[Crawled caption data]

------------

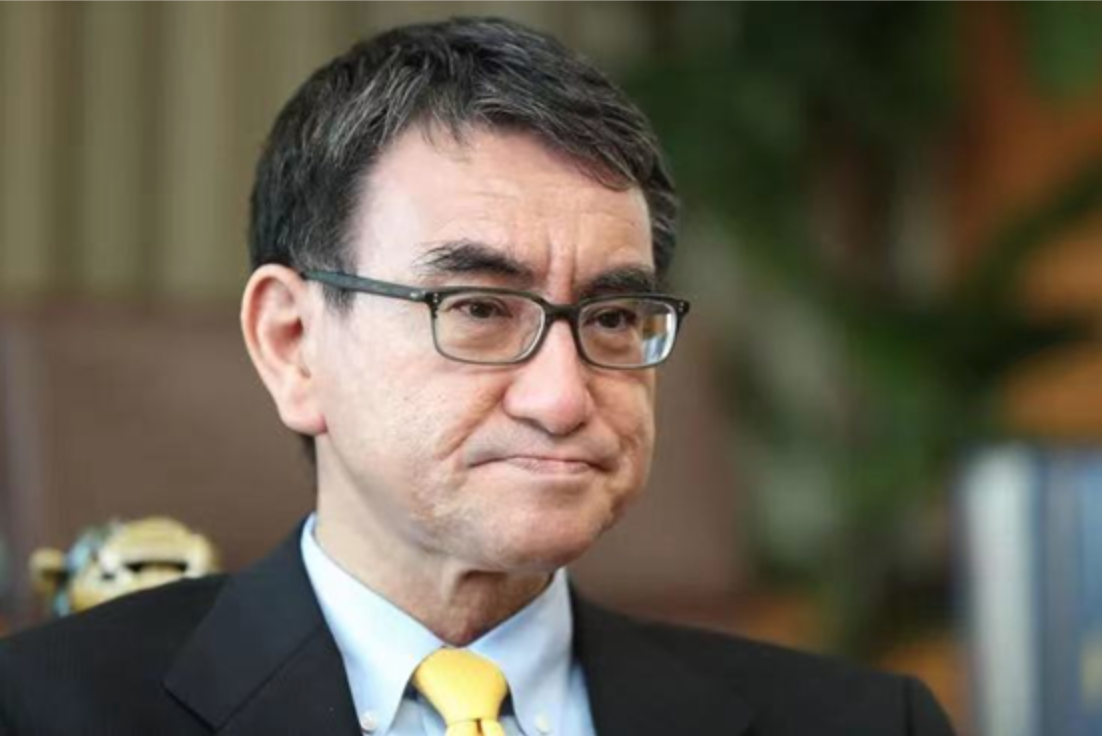 自民黨總裁候選人、行政改革大臣河野太郎表示,雖然自家公司與中國有關,對政治活動並沒有影響。 圖:翻攝自環球網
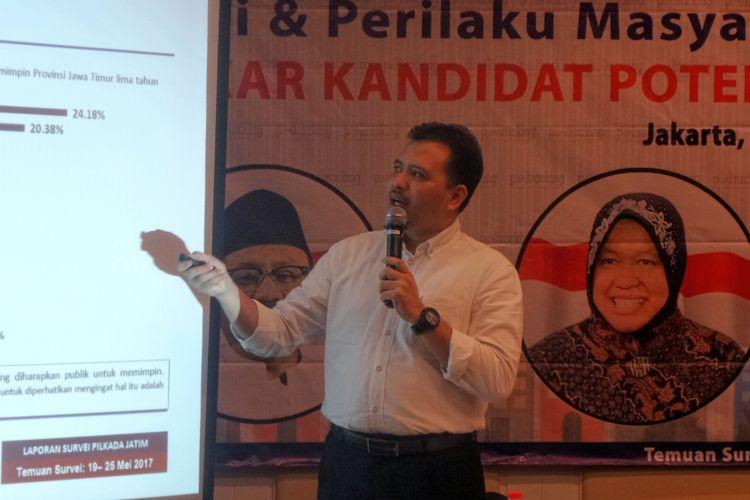 Direktur Eksekutif Poltracking Indonesia Hanta Yuda saat peluncuran hasil survei Menakar Kandidat Potensial Pilkada Jawa Timur 2018, di bilangan Wahid Hasyim, Menteng, Jakarta Pusat, Minggu (11/6/2017).
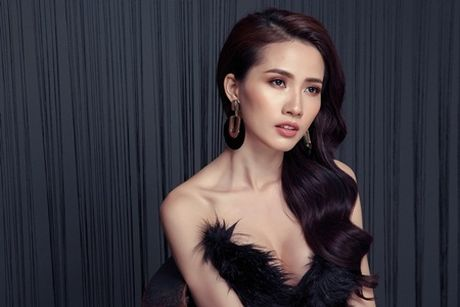 Phan Thi Mo tung bo anh sexy sau khi duoc ban trai tang nhan tien ti - Anh 9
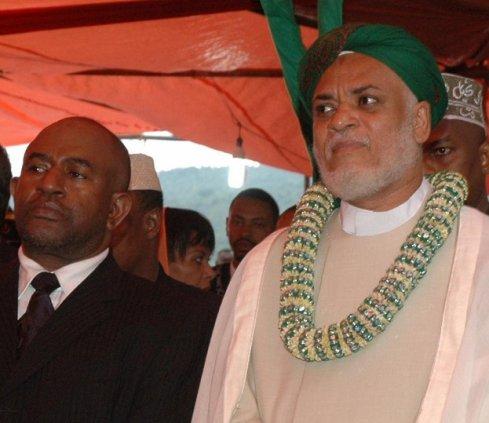 COMORES: UNE MASCARADE QUI POURRAIT SE RETOURNER CONTRE L'OPPOSITION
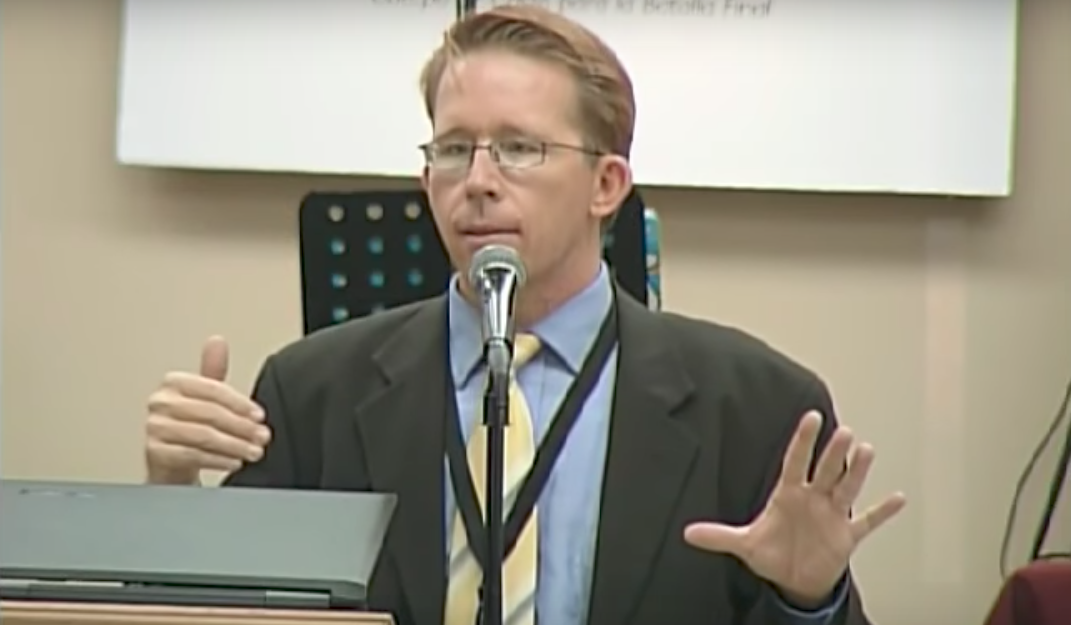¿Quién es Alex Backman? El 'vidente' que predice los sismos (VIDEO)
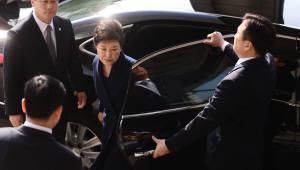 [朴 전 대통령 영장심사]삼성동 귀가뒤 두번째 외출이 '서울지법 321호 법정'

------------

§ ABOUT THIS EXERCISE
Lines from the one with "Phan Thi Mo" through the final line of the records are the whole answer; print them exactly, minus any pictures.

§ EXERCISE ANSWER
 Phan Thi Mo tung bo anh sexy sau khi duoc ban trai tang nhan tien ti - Anh 9
 COMORES: UNE MASCARADE QUI POURRAIT SE RETOURNER CONTRE L'OPPOSITION
¿Quién es Alex Backman? El 'vidente' que predice los sismos (VIDEO)
 [朴 전 대통령 영장심사]삼성동 귀가뒤 두번째 외출이 '서울지법 321호 법정'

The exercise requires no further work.